Any statistical approach can be misused so some precautionary comments are warranted (see Anderson & Burnham, 2002, for a comprehensive list). The first issue is scientific. Candidate models must have some empirical or theoretical foundation and should be posited in advance. The examples used here include models that have been explored extensively in the delayed discounting literature and each model, except the null and the linear models, has some theoretical foundation. Additional models could, and often should, be tested with a larger data set. Models that have no rationale behind them—for example, a fourth-order polynomial—could be tested here, but that endeavor would yield nothing of lasting interest. A corollary of this caution is that testing all nested subsets of a complex model is often ill-advised, even though software sometimes makes it easy to do this, unless there is a defensible reason for each model.

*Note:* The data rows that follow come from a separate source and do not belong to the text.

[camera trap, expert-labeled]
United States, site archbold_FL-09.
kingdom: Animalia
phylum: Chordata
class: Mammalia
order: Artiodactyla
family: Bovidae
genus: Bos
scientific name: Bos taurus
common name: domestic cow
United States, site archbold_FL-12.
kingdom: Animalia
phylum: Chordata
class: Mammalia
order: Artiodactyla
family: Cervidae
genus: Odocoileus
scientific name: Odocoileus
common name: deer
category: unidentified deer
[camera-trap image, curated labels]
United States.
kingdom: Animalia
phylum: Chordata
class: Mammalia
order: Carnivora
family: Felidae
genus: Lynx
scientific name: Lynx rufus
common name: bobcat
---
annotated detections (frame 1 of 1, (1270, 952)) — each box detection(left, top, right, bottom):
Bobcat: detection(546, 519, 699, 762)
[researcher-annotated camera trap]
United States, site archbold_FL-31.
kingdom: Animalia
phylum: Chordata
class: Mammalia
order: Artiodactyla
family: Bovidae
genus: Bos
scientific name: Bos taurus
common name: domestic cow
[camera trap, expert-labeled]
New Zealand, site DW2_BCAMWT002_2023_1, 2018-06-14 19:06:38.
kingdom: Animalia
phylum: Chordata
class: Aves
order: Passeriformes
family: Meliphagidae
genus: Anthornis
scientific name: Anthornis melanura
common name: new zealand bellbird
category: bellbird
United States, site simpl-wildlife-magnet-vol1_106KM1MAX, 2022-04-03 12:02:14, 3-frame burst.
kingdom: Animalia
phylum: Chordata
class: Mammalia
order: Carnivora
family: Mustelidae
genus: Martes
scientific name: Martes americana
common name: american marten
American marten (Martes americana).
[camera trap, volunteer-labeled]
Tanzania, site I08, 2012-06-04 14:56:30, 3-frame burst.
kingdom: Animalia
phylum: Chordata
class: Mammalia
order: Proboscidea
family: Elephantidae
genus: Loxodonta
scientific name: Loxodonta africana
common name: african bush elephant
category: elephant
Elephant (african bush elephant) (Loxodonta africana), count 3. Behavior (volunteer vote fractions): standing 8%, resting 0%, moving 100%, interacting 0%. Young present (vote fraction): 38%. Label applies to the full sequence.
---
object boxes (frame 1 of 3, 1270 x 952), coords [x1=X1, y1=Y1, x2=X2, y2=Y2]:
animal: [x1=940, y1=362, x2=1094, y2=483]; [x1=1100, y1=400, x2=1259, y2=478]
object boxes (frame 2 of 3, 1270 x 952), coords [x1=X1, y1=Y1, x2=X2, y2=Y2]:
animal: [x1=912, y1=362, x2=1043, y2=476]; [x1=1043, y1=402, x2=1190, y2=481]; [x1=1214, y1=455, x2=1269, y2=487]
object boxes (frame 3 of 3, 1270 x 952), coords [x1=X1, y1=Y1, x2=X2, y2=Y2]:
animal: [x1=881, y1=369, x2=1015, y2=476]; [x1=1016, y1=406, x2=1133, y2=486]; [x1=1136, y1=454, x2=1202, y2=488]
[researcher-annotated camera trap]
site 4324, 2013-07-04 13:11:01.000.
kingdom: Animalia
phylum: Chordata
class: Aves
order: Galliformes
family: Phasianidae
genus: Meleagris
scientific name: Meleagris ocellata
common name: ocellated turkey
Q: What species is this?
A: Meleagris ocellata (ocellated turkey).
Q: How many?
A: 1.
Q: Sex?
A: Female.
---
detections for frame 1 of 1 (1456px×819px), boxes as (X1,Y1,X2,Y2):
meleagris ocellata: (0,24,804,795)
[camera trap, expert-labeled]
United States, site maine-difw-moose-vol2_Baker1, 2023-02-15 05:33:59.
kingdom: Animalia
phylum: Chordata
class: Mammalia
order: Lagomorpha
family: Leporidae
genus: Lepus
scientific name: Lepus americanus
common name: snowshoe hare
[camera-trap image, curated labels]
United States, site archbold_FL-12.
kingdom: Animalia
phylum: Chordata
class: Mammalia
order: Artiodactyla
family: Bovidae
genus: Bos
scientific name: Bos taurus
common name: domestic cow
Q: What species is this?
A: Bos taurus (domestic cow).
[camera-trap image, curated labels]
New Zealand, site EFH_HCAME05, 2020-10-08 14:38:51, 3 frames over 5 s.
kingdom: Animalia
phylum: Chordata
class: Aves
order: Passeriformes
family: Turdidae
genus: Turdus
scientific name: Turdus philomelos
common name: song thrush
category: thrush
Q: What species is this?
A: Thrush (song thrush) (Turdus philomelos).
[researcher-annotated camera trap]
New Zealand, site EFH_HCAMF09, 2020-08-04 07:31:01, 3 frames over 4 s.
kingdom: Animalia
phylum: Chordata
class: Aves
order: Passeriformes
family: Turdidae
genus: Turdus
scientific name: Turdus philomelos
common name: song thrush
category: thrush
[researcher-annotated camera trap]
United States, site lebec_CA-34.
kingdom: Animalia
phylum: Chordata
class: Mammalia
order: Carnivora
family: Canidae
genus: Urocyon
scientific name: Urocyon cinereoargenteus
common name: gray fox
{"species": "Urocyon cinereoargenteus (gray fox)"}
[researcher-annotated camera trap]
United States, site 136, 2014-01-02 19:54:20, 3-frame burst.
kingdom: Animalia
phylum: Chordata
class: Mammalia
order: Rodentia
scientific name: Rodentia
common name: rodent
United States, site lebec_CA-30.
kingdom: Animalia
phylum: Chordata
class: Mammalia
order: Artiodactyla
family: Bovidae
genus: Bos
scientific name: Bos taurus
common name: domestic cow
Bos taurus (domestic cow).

It must always be remembered that the best model in a set is just that—the best model among those selected for examination. The true model cannot be known, if only because the data are often a function of both an underlying process and variability due to other processes in play at the moment of data collection. The importance of the set of candidate models is evident in comparing Tables 2 and 3. The exponential model was unequivocally the best of the models contained in Table 2, but it barely registered in the larger set of candidate models in Table 3.

Finally, with the I-T approach the investigator can rank order a priori models and estimate the probability that each is the best. To corrupt this approach by turning it into a new statistical test to reject or accept models would undermine the power of this approach as well as the theory behind it. Accordingly, no bright-line criteria have been offered for selecting or rejecting models, and combining this with a NHST approach is discouraged.

Concluding Remarks

The I-T approach builds on likelihood estimates and yields an assessment of a collection of models that might be applied to a data set. It offers numerous advantages. It is simple to apply, requiring only calculations on a spreadsheet. It provides the probability that a particular model in a set is the best for the data collected, which is what an investigator wishes to know when analyzing data. In addition, unlike NHST, it encourages the testing of multiple models and provides a framework within which to test them. Finally, it helps address the replicability problem as the probabilities that it provides are more closely linked to the likelihood of replication than NHST.

With NHST, one can never accept a hypothesis, only reject it (Killeen, 2005). In contrast, The I-T approach, by identifying plausible models and hypotheses, contributes a cumulative science. Theoretical models can be posed, tested, and selected based on criteria that point to the probability of replication. The best models will ultimately be selected by the scientific community.